(Image-based spatial reasoning rows)
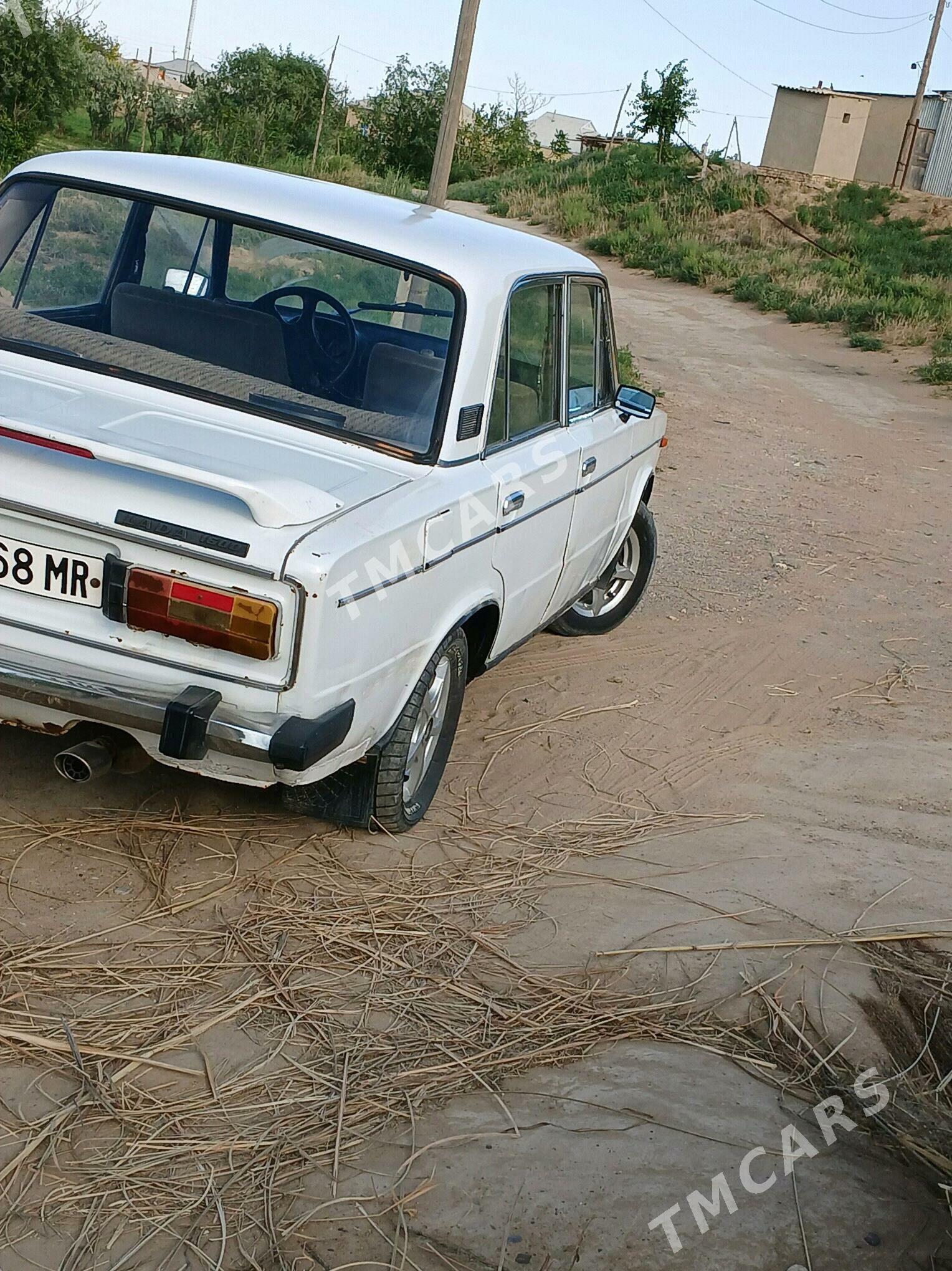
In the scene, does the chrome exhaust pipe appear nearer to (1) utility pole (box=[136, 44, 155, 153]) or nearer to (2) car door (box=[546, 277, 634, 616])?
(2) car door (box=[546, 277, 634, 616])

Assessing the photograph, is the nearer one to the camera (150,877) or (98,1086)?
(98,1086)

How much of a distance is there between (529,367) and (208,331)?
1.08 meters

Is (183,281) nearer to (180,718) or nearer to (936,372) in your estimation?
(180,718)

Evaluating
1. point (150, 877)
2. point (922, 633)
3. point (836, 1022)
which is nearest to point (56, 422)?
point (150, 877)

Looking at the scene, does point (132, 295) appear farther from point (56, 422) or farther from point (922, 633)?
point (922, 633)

* _Direction_
Reproduce every row above word for word, omitting the pictures.

* _Task response_
In the scene, does the chrome exhaust pipe appear nearer to (1) utility pole (box=[136, 44, 155, 153]) or nearer to (2) car door (box=[546, 277, 634, 616])?
(2) car door (box=[546, 277, 634, 616])

Assessing the photograph, is the nearer one to the camera (150,877) or (98,1086)?
(98,1086)

How much of a distance is there between (529,367) and (208,331)?
1.08 meters

Is (183,281) nearer to (180,718) or nearer to (936,372) in your estimation?
(180,718)

Evaluating
1. point (150, 877)
2. point (922, 633)
3. point (836, 1022)
which is nearest to point (56, 422)?
point (150, 877)

Looking at the scene, does point (132, 295) appear farther from point (56, 422) or farther from point (922, 633)?
point (922, 633)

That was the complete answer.